§ Exercise requirements
Emit the line that holds "How far away is the point" and all lines following it through the end of the data, verbatim, and nothing else.

§ Record extracts
-*-*-

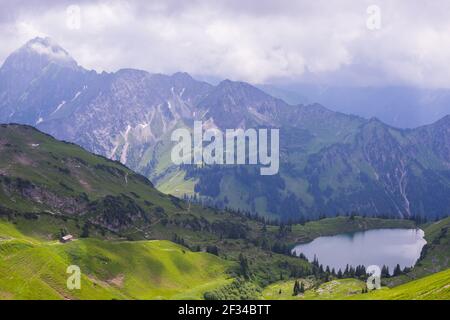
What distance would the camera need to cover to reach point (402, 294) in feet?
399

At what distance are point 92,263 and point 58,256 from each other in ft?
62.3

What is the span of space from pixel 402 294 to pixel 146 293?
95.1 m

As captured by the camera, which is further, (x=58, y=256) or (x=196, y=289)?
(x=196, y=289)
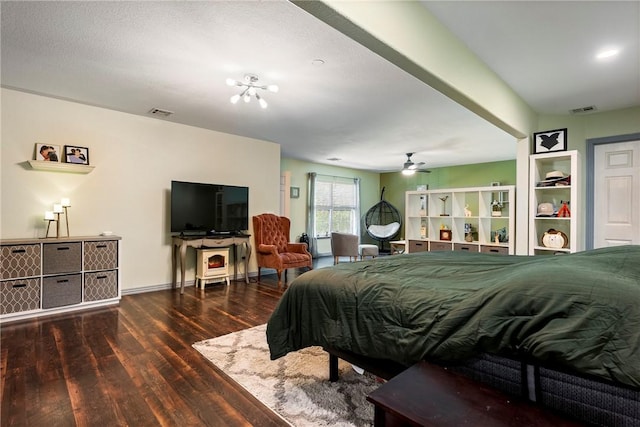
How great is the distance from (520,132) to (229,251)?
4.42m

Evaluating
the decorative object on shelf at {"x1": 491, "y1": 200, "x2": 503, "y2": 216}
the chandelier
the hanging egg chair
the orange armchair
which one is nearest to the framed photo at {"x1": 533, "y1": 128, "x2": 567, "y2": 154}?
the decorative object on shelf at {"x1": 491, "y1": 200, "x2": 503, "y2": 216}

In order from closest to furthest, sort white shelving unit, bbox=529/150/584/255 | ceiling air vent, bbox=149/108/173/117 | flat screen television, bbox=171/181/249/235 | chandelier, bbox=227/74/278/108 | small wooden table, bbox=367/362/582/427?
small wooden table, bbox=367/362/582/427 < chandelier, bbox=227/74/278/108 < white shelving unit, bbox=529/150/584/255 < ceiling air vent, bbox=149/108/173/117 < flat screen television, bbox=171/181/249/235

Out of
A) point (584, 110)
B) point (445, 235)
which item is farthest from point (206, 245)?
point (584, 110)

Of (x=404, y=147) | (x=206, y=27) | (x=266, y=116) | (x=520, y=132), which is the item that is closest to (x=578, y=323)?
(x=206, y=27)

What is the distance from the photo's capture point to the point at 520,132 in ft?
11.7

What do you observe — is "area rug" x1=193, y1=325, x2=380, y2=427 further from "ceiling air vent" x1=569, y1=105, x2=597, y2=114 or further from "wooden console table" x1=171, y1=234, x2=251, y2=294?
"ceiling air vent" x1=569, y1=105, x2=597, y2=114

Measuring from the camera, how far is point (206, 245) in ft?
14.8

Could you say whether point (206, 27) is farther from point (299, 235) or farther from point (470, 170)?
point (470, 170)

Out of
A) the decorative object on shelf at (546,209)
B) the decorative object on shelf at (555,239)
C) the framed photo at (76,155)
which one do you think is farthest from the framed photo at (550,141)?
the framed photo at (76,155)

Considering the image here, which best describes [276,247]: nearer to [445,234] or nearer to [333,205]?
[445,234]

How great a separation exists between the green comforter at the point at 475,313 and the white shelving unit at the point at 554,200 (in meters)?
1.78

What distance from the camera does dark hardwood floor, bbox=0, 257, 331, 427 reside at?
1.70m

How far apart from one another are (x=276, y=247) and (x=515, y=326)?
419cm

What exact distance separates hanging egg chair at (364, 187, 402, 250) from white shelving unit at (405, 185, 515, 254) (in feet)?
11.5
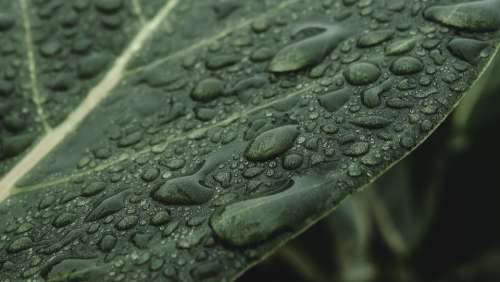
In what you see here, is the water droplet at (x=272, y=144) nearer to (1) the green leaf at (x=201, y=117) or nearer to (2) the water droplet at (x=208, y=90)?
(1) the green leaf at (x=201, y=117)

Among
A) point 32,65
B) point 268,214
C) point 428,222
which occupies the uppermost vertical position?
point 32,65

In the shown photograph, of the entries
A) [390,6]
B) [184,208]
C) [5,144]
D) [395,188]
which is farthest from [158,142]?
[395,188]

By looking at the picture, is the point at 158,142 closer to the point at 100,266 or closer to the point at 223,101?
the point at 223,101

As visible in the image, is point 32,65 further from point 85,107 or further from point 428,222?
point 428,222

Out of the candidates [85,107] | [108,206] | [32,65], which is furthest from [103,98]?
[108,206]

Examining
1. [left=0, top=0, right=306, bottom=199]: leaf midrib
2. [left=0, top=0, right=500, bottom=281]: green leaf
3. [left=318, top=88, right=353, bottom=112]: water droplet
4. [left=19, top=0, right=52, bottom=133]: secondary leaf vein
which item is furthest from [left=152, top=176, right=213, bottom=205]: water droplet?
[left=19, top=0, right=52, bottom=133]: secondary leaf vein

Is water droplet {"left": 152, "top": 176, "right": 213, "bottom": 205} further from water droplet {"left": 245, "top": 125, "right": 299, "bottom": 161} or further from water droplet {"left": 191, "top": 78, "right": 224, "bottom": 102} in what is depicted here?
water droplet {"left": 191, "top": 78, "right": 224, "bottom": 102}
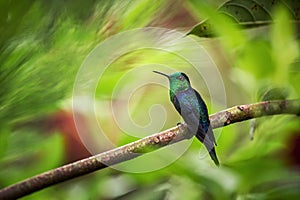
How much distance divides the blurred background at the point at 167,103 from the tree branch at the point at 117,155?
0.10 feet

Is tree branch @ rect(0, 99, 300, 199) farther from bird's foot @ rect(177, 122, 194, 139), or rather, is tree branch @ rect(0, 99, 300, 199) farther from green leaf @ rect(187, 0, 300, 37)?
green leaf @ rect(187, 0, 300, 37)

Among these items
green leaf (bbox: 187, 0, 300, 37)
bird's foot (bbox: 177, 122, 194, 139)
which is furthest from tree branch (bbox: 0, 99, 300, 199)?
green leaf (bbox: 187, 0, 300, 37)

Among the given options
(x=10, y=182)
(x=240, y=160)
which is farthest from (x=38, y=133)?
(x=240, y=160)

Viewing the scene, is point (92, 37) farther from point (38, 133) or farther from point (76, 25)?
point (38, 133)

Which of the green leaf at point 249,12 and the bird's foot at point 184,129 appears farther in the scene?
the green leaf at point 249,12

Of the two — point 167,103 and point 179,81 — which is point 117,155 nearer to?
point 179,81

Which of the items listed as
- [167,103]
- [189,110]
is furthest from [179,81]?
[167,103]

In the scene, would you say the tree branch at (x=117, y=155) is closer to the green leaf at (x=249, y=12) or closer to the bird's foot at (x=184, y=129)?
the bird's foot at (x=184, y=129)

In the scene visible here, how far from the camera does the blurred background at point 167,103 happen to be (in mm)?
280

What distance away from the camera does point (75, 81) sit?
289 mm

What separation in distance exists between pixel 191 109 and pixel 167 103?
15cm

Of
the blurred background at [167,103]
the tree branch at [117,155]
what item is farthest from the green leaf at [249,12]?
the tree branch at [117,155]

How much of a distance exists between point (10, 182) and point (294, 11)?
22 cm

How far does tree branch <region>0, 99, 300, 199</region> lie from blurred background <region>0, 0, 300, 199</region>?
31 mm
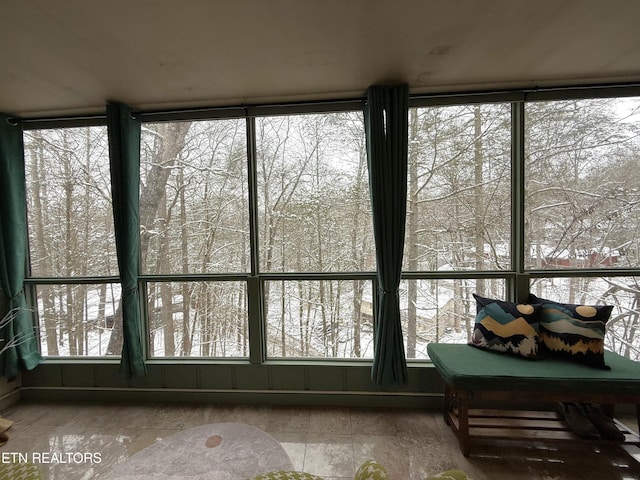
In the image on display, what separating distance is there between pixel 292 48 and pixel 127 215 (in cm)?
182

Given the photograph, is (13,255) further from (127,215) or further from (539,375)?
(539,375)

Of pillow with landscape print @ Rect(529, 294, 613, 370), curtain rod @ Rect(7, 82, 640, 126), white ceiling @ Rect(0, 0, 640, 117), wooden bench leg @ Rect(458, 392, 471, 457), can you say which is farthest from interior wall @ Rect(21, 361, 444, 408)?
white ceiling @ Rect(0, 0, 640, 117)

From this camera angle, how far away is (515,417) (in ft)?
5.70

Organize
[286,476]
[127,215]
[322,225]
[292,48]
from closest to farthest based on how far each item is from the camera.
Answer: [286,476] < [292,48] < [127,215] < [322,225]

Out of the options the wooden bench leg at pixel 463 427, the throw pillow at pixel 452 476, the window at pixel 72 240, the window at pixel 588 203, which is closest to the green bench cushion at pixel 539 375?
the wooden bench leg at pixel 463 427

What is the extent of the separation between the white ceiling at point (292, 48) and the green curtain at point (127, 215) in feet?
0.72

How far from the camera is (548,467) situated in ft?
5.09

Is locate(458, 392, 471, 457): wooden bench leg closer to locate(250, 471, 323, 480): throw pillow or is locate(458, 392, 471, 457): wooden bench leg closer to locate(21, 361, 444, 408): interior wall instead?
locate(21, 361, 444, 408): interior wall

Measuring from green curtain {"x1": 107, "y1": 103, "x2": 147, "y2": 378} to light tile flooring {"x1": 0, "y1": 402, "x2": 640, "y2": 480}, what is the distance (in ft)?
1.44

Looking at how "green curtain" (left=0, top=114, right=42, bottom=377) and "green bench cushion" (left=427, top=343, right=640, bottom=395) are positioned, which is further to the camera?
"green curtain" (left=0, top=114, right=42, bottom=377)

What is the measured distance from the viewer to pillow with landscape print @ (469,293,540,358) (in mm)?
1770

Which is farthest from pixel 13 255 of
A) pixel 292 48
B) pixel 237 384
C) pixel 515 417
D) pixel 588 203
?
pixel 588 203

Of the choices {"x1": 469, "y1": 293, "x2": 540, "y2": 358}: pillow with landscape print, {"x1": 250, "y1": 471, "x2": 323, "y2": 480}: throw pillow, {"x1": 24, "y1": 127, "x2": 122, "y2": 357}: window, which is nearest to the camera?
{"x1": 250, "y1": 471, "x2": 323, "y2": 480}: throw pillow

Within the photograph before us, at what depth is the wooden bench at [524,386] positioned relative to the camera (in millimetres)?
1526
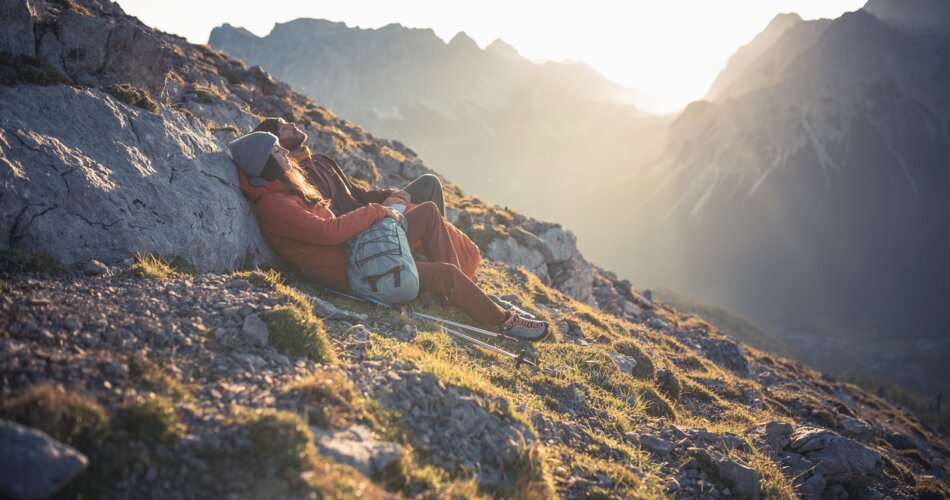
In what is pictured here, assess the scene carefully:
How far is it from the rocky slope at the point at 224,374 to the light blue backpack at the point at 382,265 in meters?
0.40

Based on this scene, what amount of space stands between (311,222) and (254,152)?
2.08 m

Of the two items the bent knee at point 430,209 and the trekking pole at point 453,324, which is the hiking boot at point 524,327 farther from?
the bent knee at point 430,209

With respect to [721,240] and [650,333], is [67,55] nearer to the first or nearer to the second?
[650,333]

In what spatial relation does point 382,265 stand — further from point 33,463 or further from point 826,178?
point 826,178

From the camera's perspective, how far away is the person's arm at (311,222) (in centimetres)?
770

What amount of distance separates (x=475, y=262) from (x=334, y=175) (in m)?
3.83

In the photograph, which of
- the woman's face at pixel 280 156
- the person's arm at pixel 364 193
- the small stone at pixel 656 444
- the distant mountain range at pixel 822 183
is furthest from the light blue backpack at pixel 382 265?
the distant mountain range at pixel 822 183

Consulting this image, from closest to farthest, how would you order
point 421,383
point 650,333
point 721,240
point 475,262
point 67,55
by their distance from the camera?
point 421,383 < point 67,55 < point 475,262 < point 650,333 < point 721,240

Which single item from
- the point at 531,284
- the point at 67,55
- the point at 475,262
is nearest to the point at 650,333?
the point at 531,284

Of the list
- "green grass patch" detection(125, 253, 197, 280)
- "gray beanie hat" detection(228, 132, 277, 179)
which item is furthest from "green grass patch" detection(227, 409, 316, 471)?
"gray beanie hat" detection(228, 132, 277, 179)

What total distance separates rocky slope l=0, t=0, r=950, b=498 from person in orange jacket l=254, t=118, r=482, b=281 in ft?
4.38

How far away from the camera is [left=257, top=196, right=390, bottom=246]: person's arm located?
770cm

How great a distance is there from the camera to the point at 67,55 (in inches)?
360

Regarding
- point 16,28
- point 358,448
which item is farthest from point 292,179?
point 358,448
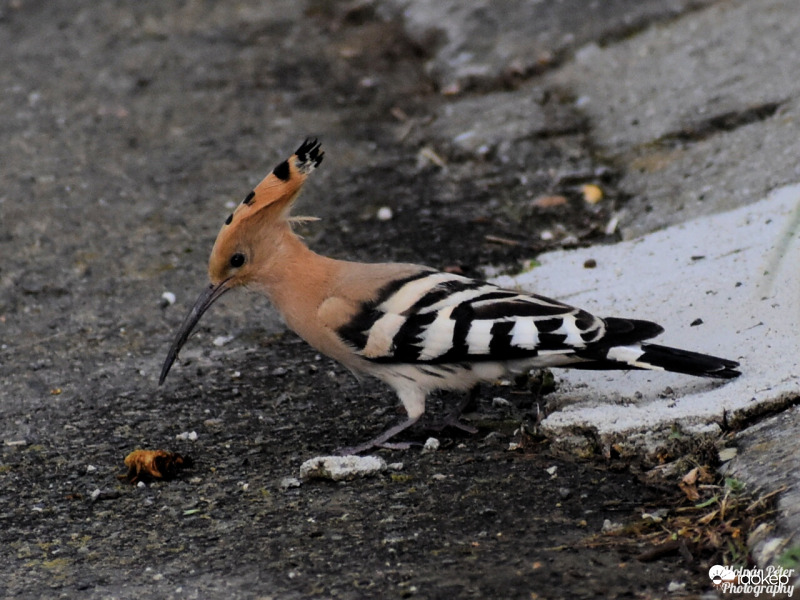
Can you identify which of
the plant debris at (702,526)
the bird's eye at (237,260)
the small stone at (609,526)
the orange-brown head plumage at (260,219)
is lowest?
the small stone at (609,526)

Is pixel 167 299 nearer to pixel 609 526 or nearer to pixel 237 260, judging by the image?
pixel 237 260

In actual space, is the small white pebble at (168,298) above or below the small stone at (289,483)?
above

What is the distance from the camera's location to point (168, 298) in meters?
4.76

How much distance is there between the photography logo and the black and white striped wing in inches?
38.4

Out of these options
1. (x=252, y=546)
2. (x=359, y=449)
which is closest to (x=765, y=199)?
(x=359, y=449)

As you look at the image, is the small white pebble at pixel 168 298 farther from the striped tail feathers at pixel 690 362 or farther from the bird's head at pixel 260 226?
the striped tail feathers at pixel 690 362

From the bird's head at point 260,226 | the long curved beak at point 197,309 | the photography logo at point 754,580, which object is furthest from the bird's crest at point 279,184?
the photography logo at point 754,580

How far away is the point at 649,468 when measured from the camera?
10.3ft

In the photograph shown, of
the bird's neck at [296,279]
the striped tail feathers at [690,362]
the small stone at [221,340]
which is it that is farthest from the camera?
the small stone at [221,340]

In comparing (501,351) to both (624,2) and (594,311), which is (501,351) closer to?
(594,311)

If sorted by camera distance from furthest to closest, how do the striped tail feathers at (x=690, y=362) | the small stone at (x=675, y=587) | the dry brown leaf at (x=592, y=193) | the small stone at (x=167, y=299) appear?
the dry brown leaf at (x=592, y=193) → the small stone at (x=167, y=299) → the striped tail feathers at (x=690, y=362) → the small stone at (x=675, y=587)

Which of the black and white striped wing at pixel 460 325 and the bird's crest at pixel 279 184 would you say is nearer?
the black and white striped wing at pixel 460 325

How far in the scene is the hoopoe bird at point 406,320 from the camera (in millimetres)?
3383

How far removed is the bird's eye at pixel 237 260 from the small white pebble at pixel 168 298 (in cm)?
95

-*-*-

§ Result of the task
How far away is the point at 649,468 when measured from the camera?
10.3ft

In the photograph shown, of
the bird's neck at [296,279]
the striped tail feathers at [690,362]
the small stone at [221,340]
which is it that is farthest from the camera?
the small stone at [221,340]

In comparing (501,351) to both (624,2) and (594,311), which is (501,351) closer to?
(594,311)

If sorted by camera distance from furthest to closest, how do the striped tail feathers at (x=690, y=362) | the small stone at (x=675, y=587) | the dry brown leaf at (x=592, y=193) | the small stone at (x=167, y=299) appear?
the dry brown leaf at (x=592, y=193) → the small stone at (x=167, y=299) → the striped tail feathers at (x=690, y=362) → the small stone at (x=675, y=587)

Which of the black and white striped wing at pixel 460 325 and the bird's crest at pixel 279 184 would you say is nearer?
the black and white striped wing at pixel 460 325

How far in the scene is the hoopoe bird at point 406,320 from the camera (in millimetres)?
3383

How far removed is the bird's eye at pixel 237 260 from the small white pebble at pixel 168 298 (in cm)?
95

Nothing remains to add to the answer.